On his fourth birthday, the career that Carl had strived so hard to establish fell to pieces with one well-placed story in the redtops proclaiming that at 6 weeks old Carl had cried so much one night that he’d woken up New Mexico – unfortunately for Carl, the incompetent reporter hadn’t realised that this didn’t mean a million-or-so people, and the public could not be dissuaded from taking the angle put about by the media.  A petition was set up and signed by 8 billion people (mostly fictional) and Carl was banned from working in Hollywood ever again.  Finding himself out of work at 4 years old, Carl felt that the time was right to take his money, emigrate to the UK and set up a new life in a Somerset hamlet, selling newspapers and confectionery to old men with speech impediments.

“Your hand is empty.”  “No there’s money in it.”  “I can’t see it – show me the money.”  “It’s there, you’re just not looking hard enough.”  “I’m calling the police.”  “Okay, fine, here’s your money.”  “That’s great, ta.”
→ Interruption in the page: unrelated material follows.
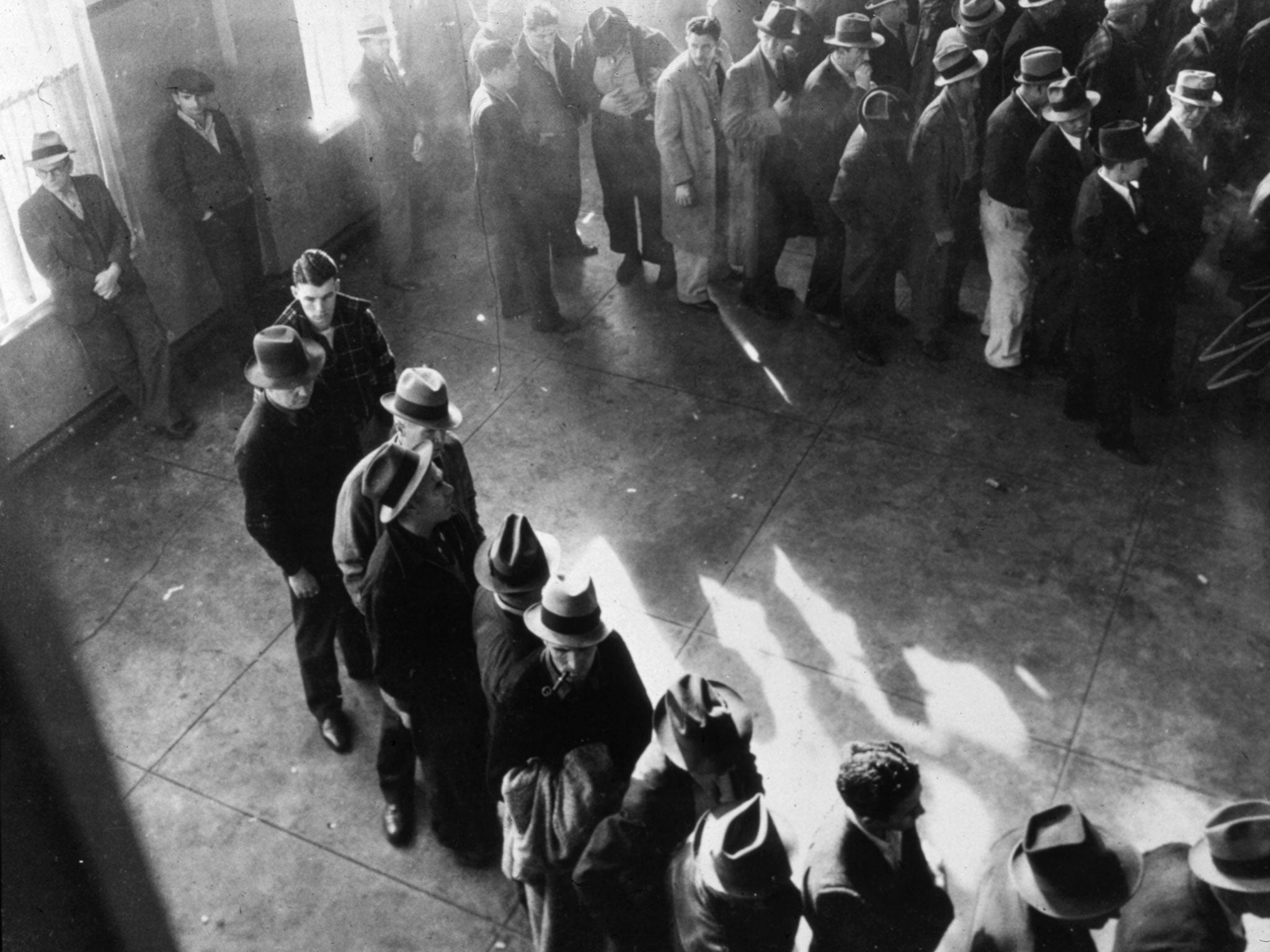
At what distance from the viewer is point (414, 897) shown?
5.64 metres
Carl’s new lifestyle had suited him perfectly.  Free from the invasive eyes of unscrupulous American journalists he had been able to start afresh, put aside the snoring scandal and still keep up-to-date with the latest Hollywood blockbusters from the comfort of his own armchair.  Then in 1996, Tom Cruise and Cuba Gooding Jr. propelled the romantic comedy Jerry Maguire to the very forefront of popular culture and Carl had found a new obsession.  Not since watching and re-watching Hitchcock’s The 39 Steps from his doorway baby bouncer or reading and re-reading D.H.Lawrence’s Sons and Lovers during his first ultrasound scan had he felt so at one with a creative work.  ‘Show me the money’ became his favourite phrase, and as a shopkeeper working behind a till he was to get the opportunity to use it every day for as long as he kept it up.

Everybody in the village loved Carl – he was jolly, he was intellectual and he had a whole load of dirt on many of the old Tinseltown actors and actresses.  And they were sad when he was to leave the settlement after being snapped up for a job that would be made much easier by having the words of Jerry Maguire constantly on his lips – a shrew tamer.